Conventional image processing techniques do not take
advantage of the available computing resources such as
multicore/manycore programming and become very time
intensive. GPU-based parallel computing has potential to
process large image files very fast. In this work, the impact of
CUDA-accelerated GPU computing on image processing
performance is studied. Image processing and filtering through
sequential C and parallel CUDA/C programs are implemented.
Six image files with sizes from 512x512 pixels to
16,384x16,384 pixels are considered. CUDA Events are used
to measure the GPU execution time.
According to the experimental results, image processing
and filtering is more efficient when done through CUDA
programming. This is because computations are done
concurrently in parallel by fully exploiting the available
processing resources to improve speedup. Considering the
matrix manipulation on GPU in this experiment, speedup up to
365x can be achieved for a 16,384x16,384-pixel image.

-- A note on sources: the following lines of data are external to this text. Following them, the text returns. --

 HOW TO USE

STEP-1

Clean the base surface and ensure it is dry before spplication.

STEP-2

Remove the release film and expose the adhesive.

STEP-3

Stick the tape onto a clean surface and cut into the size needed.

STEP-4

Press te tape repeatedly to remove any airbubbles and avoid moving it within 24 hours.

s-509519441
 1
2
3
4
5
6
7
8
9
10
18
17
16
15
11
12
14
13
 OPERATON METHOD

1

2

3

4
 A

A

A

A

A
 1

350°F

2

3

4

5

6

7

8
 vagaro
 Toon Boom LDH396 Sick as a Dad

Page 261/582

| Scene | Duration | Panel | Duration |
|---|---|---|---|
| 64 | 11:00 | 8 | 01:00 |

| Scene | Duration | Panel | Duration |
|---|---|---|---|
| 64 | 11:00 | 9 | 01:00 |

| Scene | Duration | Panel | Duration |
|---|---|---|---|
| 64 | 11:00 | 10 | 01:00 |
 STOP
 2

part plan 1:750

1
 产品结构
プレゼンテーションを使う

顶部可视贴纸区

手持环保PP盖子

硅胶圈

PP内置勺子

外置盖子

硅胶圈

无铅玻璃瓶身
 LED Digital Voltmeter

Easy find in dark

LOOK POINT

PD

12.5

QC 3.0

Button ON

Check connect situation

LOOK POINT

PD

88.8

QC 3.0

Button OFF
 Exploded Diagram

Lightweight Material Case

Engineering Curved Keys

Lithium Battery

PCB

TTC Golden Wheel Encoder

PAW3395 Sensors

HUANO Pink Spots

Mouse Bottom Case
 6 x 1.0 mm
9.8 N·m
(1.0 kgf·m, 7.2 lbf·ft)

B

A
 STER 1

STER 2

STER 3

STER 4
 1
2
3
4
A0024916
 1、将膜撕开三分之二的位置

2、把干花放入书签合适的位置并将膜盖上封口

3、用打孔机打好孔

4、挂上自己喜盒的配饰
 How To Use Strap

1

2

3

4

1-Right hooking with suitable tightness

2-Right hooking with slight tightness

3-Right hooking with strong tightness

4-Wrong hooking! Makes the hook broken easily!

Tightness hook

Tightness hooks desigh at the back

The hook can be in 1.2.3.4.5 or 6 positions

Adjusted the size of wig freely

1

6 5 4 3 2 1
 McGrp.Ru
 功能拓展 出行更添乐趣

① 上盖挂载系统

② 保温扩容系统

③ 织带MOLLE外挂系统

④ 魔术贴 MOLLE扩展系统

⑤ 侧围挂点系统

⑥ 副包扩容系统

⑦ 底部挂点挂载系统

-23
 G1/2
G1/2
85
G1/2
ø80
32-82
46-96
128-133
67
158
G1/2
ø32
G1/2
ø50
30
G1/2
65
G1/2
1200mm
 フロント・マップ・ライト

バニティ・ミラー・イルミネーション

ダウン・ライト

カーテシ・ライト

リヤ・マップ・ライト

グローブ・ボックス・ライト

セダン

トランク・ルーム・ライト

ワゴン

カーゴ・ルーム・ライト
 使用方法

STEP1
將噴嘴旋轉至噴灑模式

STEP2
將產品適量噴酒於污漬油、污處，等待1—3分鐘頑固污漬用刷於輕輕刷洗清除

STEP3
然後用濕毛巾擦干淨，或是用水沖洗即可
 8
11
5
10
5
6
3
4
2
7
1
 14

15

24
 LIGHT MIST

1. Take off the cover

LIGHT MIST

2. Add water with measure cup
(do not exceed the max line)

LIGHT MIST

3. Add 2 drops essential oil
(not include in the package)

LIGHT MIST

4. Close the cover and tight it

It should be noted that there is a considerable overhead
caused by the CUDA copy operation between the host and the
devices that may reduce the speedup. It is observed that the
overhead due to the additional CUDA operations is
considerable compared to the actual pixels manipulation. For
large images, the CUDA malloc() time may be neglected, but
the time to copy data from/to CPU to/from GPU significantly
impacts on the overall performance.
Future extensions of this work include considering more
complex filters that may require thread cooperation to handle
data dependency in order to improve CUDA performance.